** Opening INFORMATION PROVIDED block **
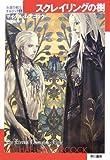 スクレイリングの樹—永遠の戦士エルリック〈6〉 (ハヤカワ文庫SF)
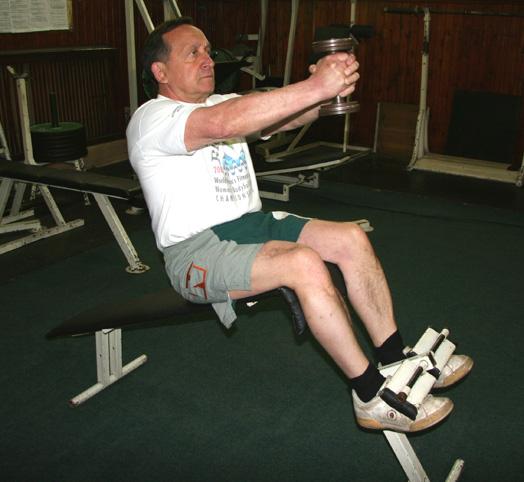 Заслуженный тренер Украины Валерий Пономаренко – верный друг и соратник Леонида Трюхана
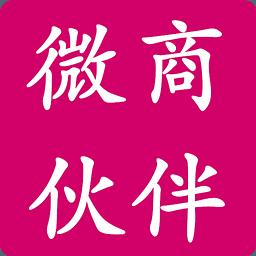 微商伙伴9.0苹果版ios 最新版【免授权码】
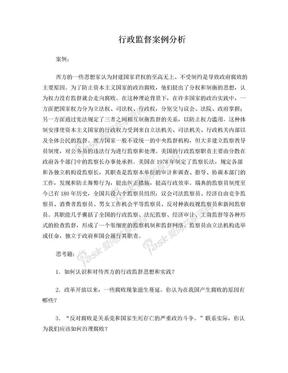 行政监督案例分析.doc
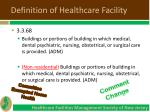 definition of healthcare facility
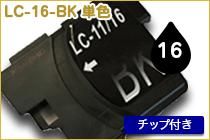 LC16 ブラック 1パック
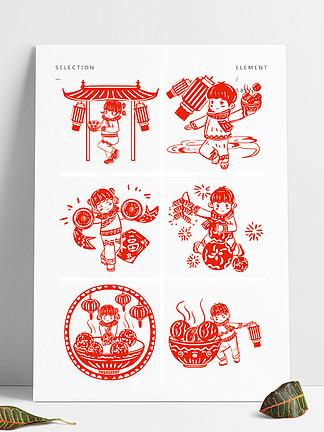 中国风传统习俗剪纸风手绘插画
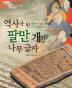 역사가 된 팔만 개의 나무 글자(처음부터 제대로 배우는 한국사 그림책 5)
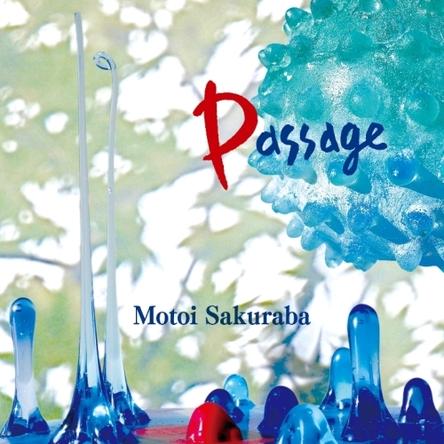 桜庭統『Passage』ジャケット画像 (okmusic UP\'s)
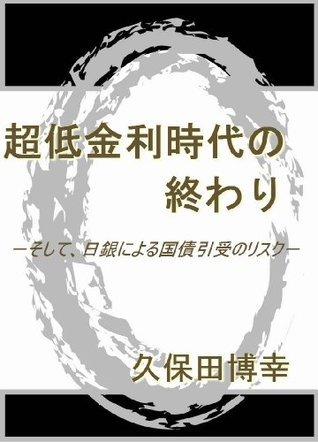 CHOUTEIKINNRIJIDAINOOWARI  by  KUBOTA HIROYUKI
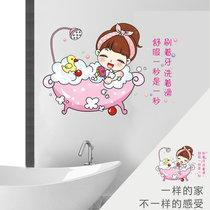 卡通可爱墙贴厨房卫生间浴室防水玻璃门客厅冰箱贴画创意贴纸自粘  中(洗澡)(中)
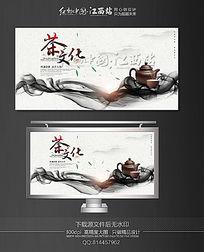 大气中国风水墨茶文化海报模板设计
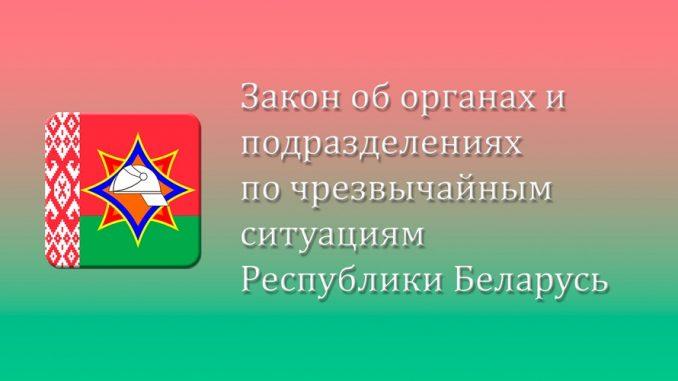 Закон об органах по ЧС РБ на Android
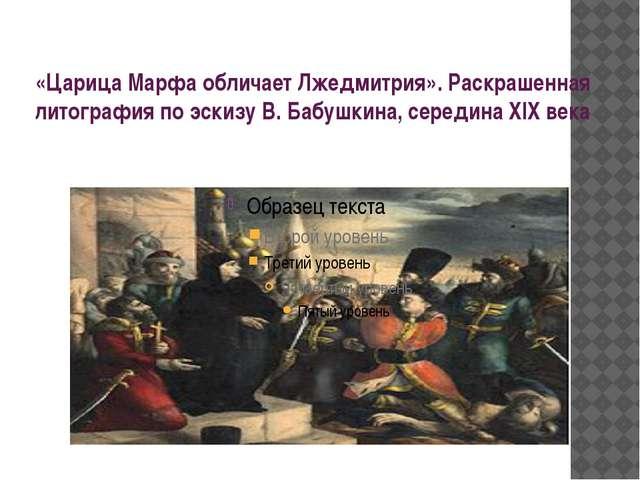 «Царица Марфа обличает Лжедмитрия». Раскрашенная литография по эскизу В. Бабу...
** Closing INFORMATION PROVIDED block **
GOAL OF THE EXERCISE
In the records, the line containing "中国风传统习俗剪纸风手绘插画" starts the span and the final line ends it. Output exactly that span, both ends included, with no pictures and nothing else.

FINAL ANSWER
 中国风传统习俗剪纸风手绘插画
 역사가 된 팔만 개의 나무 글자(처음부터 제대로 배우는 한국사 그림책 5)
 桜庭統『Passage』ジャケット画像 (okmusic UP\'s)
 CHOUTEIKINNRIJIDAINOOWARI  by  KUBOTA HIROYUKI
 卡通可爱墙贴厨房卫生间浴室防水玻璃门客厅冰箱贴画创意贴纸自粘  中(洗澡)(中)
 大气中国风水墨茶文化海报模板设计
 Закон об органах по ЧС РБ на Android
 «Царица Марфа обличает Лжедмитрия». Раскрашенная литография по эскизу В. Бабу...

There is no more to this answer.